(Your instructions): Make an exact copy of the entries below.

--- START Data listing ---

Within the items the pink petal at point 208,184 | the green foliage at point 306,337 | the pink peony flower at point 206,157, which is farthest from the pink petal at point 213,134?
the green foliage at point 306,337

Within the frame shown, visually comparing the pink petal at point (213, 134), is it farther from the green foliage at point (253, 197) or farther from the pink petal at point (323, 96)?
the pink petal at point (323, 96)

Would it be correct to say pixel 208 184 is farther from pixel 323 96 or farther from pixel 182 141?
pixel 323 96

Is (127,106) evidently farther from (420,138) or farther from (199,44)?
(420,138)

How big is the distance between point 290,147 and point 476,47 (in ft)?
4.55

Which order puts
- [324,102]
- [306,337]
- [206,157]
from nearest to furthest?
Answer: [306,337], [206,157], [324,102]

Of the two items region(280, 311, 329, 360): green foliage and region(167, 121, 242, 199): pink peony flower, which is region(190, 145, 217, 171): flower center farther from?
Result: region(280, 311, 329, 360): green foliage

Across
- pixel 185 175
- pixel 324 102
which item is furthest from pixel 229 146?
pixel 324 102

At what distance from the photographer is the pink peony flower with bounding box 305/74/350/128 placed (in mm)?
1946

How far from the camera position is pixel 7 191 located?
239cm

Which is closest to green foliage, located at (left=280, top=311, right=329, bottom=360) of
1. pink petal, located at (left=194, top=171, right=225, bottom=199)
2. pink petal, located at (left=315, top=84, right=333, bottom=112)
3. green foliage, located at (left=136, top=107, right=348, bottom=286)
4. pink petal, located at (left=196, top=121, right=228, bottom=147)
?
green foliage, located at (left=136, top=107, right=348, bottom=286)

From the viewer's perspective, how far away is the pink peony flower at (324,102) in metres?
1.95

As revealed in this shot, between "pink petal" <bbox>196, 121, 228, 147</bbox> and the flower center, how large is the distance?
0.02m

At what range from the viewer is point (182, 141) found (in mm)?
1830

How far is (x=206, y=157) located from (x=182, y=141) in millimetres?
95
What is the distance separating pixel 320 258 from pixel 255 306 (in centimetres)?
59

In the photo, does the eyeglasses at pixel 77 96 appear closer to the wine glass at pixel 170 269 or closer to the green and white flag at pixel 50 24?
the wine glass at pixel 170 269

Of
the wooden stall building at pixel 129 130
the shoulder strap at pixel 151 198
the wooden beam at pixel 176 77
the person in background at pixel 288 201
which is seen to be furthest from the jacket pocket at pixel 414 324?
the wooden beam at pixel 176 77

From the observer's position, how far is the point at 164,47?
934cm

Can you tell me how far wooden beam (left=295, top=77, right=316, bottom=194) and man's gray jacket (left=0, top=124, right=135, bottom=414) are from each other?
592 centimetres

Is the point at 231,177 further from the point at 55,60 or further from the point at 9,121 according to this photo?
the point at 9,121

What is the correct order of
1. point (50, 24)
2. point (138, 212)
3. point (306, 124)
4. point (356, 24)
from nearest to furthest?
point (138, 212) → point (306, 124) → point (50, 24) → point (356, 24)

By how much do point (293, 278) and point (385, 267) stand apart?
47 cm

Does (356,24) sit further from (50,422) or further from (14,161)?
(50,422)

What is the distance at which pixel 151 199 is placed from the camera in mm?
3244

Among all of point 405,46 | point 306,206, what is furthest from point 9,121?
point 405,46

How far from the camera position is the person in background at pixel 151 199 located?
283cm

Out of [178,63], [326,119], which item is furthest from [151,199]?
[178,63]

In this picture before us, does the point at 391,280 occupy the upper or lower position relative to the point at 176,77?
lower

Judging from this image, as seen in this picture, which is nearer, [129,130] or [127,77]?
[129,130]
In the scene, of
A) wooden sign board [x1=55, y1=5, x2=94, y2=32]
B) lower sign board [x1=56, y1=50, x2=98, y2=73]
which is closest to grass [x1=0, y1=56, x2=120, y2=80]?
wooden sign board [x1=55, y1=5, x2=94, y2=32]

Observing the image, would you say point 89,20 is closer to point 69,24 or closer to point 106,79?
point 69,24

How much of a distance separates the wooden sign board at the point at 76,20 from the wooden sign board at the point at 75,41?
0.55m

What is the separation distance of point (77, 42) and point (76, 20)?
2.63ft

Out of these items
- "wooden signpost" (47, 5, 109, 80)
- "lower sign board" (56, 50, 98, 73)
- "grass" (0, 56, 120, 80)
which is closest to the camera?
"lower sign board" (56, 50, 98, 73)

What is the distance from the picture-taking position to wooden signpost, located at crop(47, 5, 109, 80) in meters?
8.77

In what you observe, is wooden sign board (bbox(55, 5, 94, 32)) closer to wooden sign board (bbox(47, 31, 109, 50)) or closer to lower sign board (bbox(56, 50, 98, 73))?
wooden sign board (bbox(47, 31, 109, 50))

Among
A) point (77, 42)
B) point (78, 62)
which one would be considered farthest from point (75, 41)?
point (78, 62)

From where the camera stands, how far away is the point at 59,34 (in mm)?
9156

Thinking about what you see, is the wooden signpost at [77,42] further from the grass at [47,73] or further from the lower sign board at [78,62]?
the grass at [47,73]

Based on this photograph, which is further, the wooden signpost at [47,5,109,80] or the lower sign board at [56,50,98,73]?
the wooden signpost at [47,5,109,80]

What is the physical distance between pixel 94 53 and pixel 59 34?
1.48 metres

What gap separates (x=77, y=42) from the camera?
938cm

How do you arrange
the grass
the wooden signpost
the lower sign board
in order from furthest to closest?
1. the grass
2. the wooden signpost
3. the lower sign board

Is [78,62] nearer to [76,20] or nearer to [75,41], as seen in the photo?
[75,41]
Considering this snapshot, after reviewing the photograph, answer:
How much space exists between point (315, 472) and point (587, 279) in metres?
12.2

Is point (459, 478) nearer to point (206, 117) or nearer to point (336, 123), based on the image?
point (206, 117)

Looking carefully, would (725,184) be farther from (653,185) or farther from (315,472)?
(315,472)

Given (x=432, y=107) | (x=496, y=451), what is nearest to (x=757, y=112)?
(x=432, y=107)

--- END Data listing ---

(Output below):
Within the items the pink petal at point 208,184 | the green foliage at point 306,337 | the pink peony flower at point 206,157, which is farthest from the pink petal at point 213,134?
the green foliage at point 306,337

Within the frame shown, visually comparing the pink petal at point (213, 134), is it farther from the green foliage at point (253, 197) or farther from the pink petal at point (323, 96)?
the pink petal at point (323, 96)

Would it be correct to say pixel 208 184 is farther from pixel 323 96 or farther from pixel 182 141?
pixel 323 96

Is (127,106) evidently farther from (420,138) or farther from (199,44)?
(420,138)

How big is the distance between point 290,147 and point 476,47 (in ft)?
4.55

Which order puts
- [324,102]
- [306,337]
- [206,157]
from nearest to furthest?
Answer: [306,337], [206,157], [324,102]

Of the two items region(280, 311, 329, 360): green foliage and region(167, 121, 242, 199): pink peony flower, which is region(190, 145, 217, 171): flower center farther from?
Result: region(280, 311, 329, 360): green foliage

Across
- pixel 185 175
- pixel 324 102
which item is furthest from pixel 229 146?
pixel 324 102

At what distance from the photographer is the pink peony flower with bounding box 305/74/350/128 placed (in mm)?
1946

How far from the camera position is pixel 7 191 located?
239cm

Which is closest to green foliage, located at (left=280, top=311, right=329, bottom=360) of
1. pink petal, located at (left=194, top=171, right=225, bottom=199)
2. pink petal, located at (left=315, top=84, right=333, bottom=112)
3. green foliage, located at (left=136, top=107, right=348, bottom=286)
4. pink petal, located at (left=196, top=121, right=228, bottom=147)
?
green foliage, located at (left=136, top=107, right=348, bottom=286)

From the viewer's perspective, how far away is the pink peony flower at (324,102) in metres?
1.95

As revealed in this shot, between "pink petal" <bbox>196, 121, 228, 147</bbox> and the flower center, how large is the distance?
0.02m

At what range from the viewer is point (182, 141) found (in mm)?
1830

How far is (x=206, y=157) located from (x=182, y=141) in millimetres?
95
What is the distance separating pixel 320 258 from pixel 255 306 (in centimetres)?
59

In the photo, does the eyeglasses at pixel 77 96 appear closer to the wine glass at pixel 170 269 or closer to the green and white flag at pixel 50 24?
the wine glass at pixel 170 269

Of
the wooden stall building at pixel 129 130
the shoulder strap at pixel 151 198
the wooden beam at pixel 176 77
the person in background at pixel 288 201
which is seen to be furthest from the jacket pocket at pixel 414 324?
the wooden beam at pixel 176 77

From the observer's position, how far is the point at 164,47?
934cm

Can you tell me how far wooden beam (left=295, top=77, right=316, bottom=194) and man's gray jacket (left=0, top=124, right=135, bottom=414) are from each other?
592 centimetres

Is the point at 231,177 further from the point at 55,60 or further from the point at 9,121 according to this photo?
the point at 9,121

What is the correct order of
1. point (50, 24)
2. point (138, 212)
3. point (306, 124)
4. point (356, 24)
from nearest to furthest?
point (138, 212) → point (306, 124) → point (50, 24) → point (356, 24)

By how much do point (293, 278) and point (385, 267) stand apart?
47 cm

Does (356,24) sit further from (50,422) or further from (14,161)?
(50,422)

What is the distance at which pixel 151 199 is placed from the camera in mm?
3244

Among all of point 405,46 | point 306,206, what is furthest from point 9,121?
point 405,46

How far from the camera position is the person in background at pixel 151 199 located?
283cm

Out of [178,63], [326,119], which item is furthest from [151,199]?
[178,63]

In this picture before us, does the point at 391,280 occupy the upper or lower position relative to the point at 176,77?
lower

Judging from this image, as seen in this picture, which is nearer, [129,130] or [127,77]?
[129,130]
In the scene, of
A) wooden sign board [x1=55, y1=5, x2=94, y2=32]
B) lower sign board [x1=56, y1=50, x2=98, y2=73]
which is closest to grass [x1=0, y1=56, x2=120, y2=80]?
wooden sign board [x1=55, y1=5, x2=94, y2=32]

Observing the image, would you say point 89,20 is closer to point 69,24 or closer to point 106,79?
point 69,24

How much of a distance separates the wooden sign board at the point at 76,20 from the wooden sign board at the point at 75,41?
0.55m

What is the separation distance of point (77, 42) and point (76, 20)?
2.63ft

Out of these items
- "wooden signpost" (47, 5, 109, 80)
- "lower sign board" (56, 50, 98, 73)
- "grass" (0, 56, 120, 80)
which is closest to the camera?
"lower sign board" (56, 50, 98, 73)

What is the distance from the picture-taking position to wooden signpost, located at crop(47, 5, 109, 80) in meters?
8.77

In what you observe, is wooden sign board (bbox(55, 5, 94, 32)) closer to wooden sign board (bbox(47, 31, 109, 50)) or closer to lower sign board (bbox(56, 50, 98, 73))?
wooden sign board (bbox(47, 31, 109, 50))

Among
A) point (77, 42)
B) point (78, 62)
which one would be considered farthest from point (75, 41)?
point (78, 62)

From where the camera stands, how far away is the point at 59,34 (in mm)?
9156

Thinking about what you see, is the wooden signpost at [77,42] further from the grass at [47,73] or further from the lower sign board at [78,62]?
the grass at [47,73]

Based on this photograph, which is further, the wooden signpost at [47,5,109,80] or the lower sign board at [56,50,98,73]?
the wooden signpost at [47,5,109,80]

What is the physical distance between pixel 94 53 and pixel 59 34?
1.48 metres

What gap separates (x=77, y=42) from the camera?
938cm

How do you arrange
the grass
the wooden signpost
the lower sign board
in order from furthest to closest?
1. the grass
2. the wooden signpost
3. the lower sign board

Is [78,62] nearer to [76,20] or nearer to [75,41], as seen in the photo?
[75,41]
Considering this snapshot, after reviewing the photograph, answer:
How much space exists between point (315, 472) and point (587, 279) in metres?
12.2

Is point (459, 478) nearer to point (206, 117) or nearer to point (336, 123), based on the image?
point (206, 117)

Looking carefully, would (725,184) be farther from (653,185) or farther from (315,472)?
(315,472)

Given (x=432, y=107) | (x=496, y=451), what is nearest to (x=757, y=112)?
(x=432, y=107)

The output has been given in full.